▼▼▼

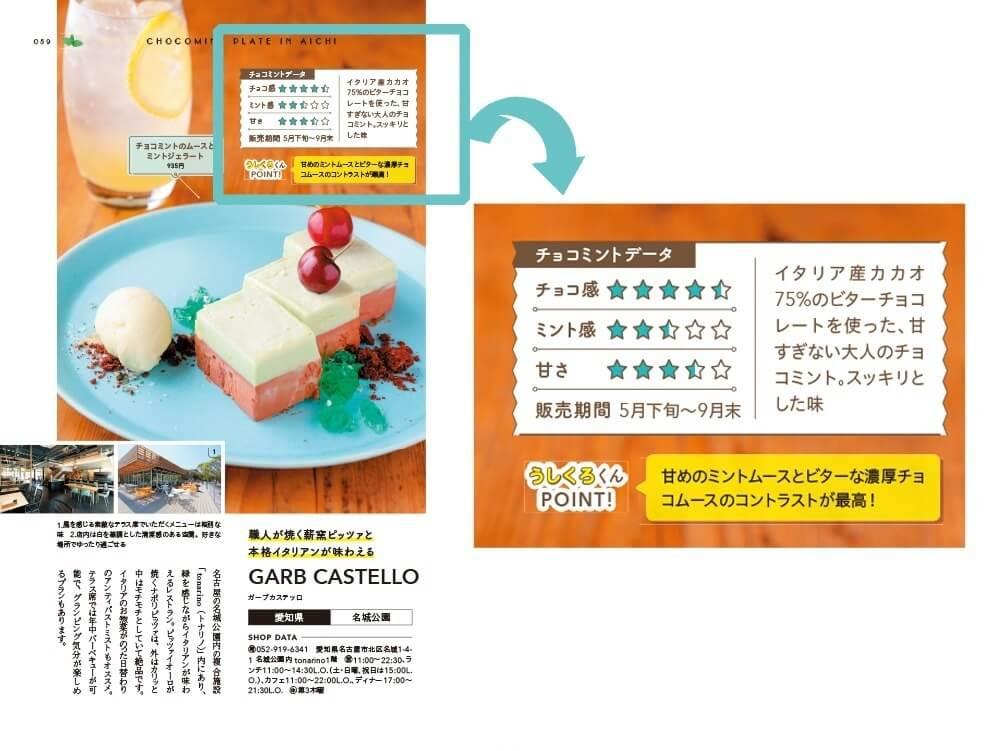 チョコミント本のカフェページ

▲▲▲
▼▼▼

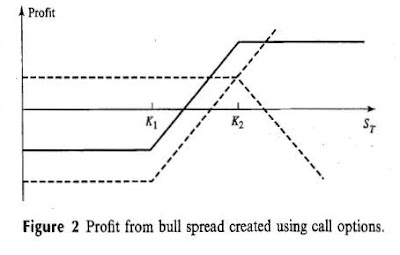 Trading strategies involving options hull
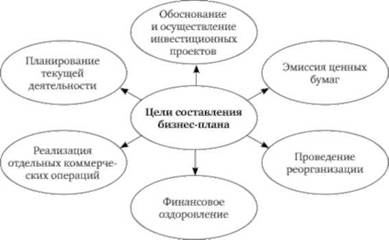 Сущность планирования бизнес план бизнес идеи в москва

▲▲▲

PROBLEM TO WORK ON — Using the listing above, reproduce word for word every line from the one containing "Trading strategies involving options hull" through the one containing "Сущность планирования бизнес". Pictures must be left out.

THE ANSWER —
 Trading strategies involving options hull
 Сущность планирования бизнес план бизнес идеи в москва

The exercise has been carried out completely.